1. S2, cyclic closure: 2-Methoxy-3-(diethylcarbamoyl)propionate methyl ester was cyclized to give 5-methoxy-4,6-dihydroxypyrimidine, wherein the cyclizing agent was formamide and the catalyst was sodium methoxide. After the reaction was completed, methanol was distilled under reduced pressure. After distillation, purified water and hydrochloric acid were added to adjust the pH of the solution to 2-5. The crude product 5-methoxy-4,6-dihydroxypyrimidine was obtained by filtration.

2. A process for the preparation of 5-methoxy-4,6-dihydroxypyrimidine as claimed in claim 1, wherein: The molar ratio of methyl 2-methoxy-3-(diethylcarbamoyl)propionate, formamide, and sodium methoxide is 1:3.0–6.0:3.0–5.

0.

3. A process for the preparation of 5-methoxy-4,6-dihydroxypyrimidine as claimed in claim 1, wherein: The reaction temperature in step S2 is 70℃-100℃, and the reaction time is 10-30h.
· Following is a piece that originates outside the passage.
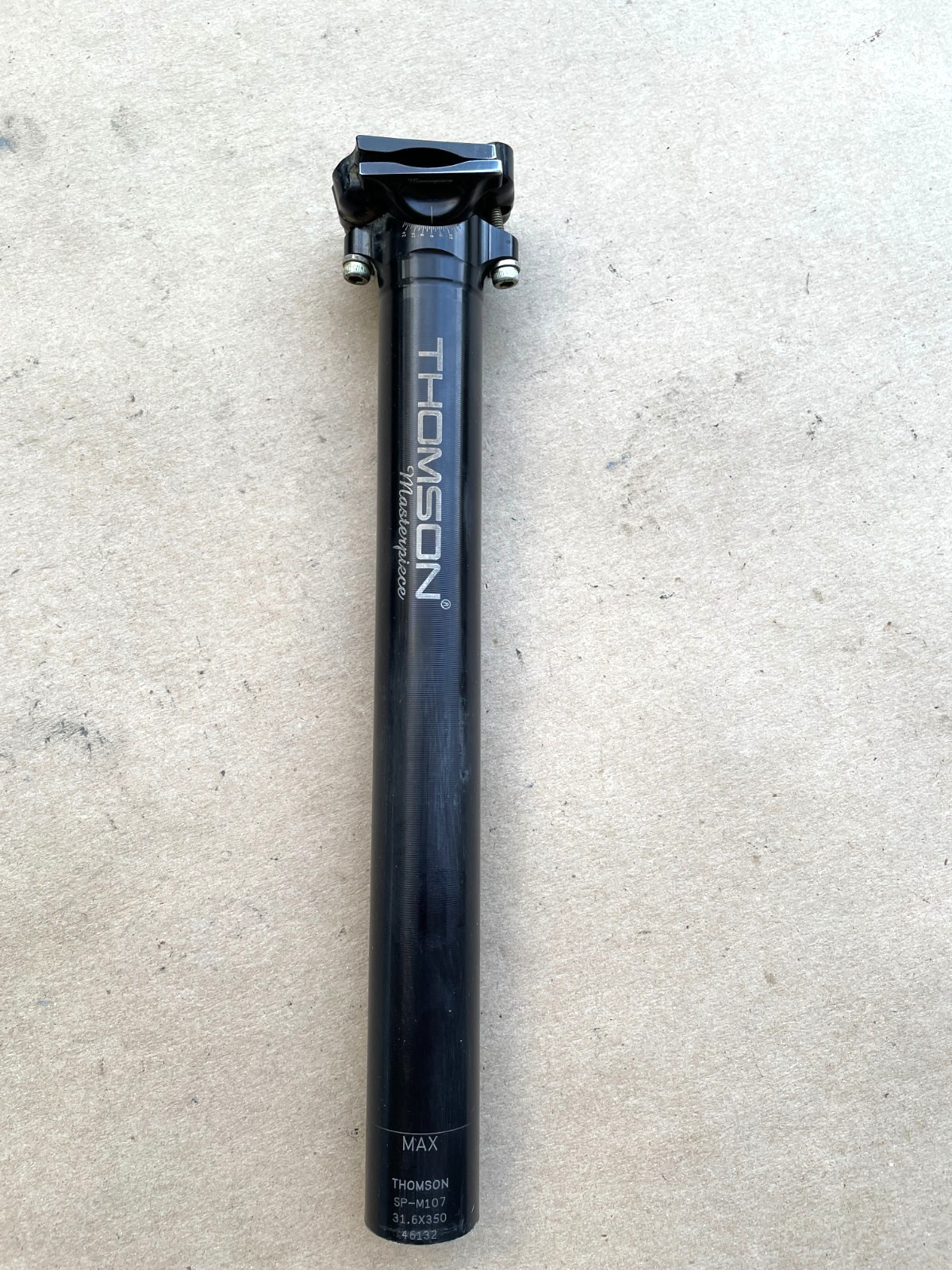 Black Thomson Masterpiece Seatpost SP-M107 31.6mm x 290mm (cut down from 350mm)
4. The process for the preparation of 5-methoxy-4,6-dihydroxy pyrimidine as claimed in claim 1, wherein: The vacuum distillation conditions are 50-70℃ and ≤-0.085Mpa. After distillation, the remaining liquid is cooled to 10℃ and then purified water and hydrochloric acid are added. After stirring for 10 minutes, the mixture is filtered at 10℃.